AIM —
Copy out the items below word for word, from the line containing "Which is furthest from the point" through the end of the items.

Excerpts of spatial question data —
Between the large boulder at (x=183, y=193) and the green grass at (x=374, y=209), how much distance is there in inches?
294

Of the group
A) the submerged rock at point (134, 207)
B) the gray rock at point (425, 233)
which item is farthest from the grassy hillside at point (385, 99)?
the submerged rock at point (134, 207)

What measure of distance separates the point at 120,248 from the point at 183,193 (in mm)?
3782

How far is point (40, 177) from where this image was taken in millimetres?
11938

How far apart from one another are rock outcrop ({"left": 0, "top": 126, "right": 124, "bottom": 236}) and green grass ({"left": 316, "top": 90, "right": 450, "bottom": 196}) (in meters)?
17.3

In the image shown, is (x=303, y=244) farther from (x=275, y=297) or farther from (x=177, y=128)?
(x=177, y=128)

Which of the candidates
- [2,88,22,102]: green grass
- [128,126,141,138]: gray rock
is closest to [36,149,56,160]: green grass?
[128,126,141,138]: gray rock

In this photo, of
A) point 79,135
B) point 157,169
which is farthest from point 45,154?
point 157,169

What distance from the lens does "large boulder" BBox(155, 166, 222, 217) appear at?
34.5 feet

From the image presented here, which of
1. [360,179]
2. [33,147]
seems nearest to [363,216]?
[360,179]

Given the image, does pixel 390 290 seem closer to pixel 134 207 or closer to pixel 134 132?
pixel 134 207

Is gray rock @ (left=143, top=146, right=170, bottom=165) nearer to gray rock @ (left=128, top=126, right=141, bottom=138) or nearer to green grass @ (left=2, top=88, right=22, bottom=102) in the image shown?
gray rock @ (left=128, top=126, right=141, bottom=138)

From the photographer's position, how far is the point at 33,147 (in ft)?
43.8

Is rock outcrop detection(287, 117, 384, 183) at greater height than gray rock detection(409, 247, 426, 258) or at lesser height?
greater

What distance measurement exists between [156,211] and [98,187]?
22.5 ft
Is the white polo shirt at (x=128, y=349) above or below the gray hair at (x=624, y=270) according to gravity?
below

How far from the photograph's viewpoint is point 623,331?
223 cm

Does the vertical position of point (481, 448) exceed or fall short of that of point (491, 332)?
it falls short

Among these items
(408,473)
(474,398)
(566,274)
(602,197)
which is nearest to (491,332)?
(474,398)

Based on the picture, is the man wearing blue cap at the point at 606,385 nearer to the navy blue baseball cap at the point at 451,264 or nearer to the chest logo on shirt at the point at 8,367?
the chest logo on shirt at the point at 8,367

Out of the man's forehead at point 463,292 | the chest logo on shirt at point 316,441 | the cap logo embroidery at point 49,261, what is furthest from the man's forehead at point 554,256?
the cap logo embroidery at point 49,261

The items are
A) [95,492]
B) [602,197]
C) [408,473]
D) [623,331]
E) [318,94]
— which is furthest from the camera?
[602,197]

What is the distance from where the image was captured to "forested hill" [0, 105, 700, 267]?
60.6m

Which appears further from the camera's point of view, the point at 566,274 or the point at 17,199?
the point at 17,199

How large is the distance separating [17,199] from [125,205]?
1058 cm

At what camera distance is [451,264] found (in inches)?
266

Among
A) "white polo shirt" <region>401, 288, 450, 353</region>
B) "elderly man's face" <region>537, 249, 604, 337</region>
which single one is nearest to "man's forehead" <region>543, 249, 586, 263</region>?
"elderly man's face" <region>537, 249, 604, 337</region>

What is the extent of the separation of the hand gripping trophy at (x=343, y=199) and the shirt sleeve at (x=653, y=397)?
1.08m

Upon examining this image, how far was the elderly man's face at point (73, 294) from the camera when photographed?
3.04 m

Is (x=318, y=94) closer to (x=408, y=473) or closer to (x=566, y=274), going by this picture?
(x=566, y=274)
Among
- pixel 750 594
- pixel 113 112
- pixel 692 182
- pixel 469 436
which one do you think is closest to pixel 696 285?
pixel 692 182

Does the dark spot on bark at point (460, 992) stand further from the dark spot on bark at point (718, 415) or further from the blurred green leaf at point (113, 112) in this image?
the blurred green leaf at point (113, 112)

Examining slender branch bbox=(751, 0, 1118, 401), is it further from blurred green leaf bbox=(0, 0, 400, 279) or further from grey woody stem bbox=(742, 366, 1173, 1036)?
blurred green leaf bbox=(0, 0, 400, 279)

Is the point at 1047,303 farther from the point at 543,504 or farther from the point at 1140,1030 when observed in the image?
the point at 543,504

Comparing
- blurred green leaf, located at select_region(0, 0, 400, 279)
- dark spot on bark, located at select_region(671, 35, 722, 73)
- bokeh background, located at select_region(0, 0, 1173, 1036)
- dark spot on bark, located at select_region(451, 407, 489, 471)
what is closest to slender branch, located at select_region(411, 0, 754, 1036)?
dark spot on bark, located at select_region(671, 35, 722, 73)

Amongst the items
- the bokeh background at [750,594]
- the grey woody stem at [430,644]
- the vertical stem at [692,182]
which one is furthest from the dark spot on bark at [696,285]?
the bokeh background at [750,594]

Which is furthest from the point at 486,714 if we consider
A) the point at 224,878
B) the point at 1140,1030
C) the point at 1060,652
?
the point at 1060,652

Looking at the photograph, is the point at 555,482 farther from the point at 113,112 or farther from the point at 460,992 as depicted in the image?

OUTPUT —
Which is furthest from the point at 486,714 if we consider
A) the point at 224,878
B) the point at 1140,1030
C) the point at 1060,652
?
the point at 1060,652

Looking at the photograph, is the point at 555,482 farther from the point at 113,112 or farther from the point at 460,992 as depicted in the image?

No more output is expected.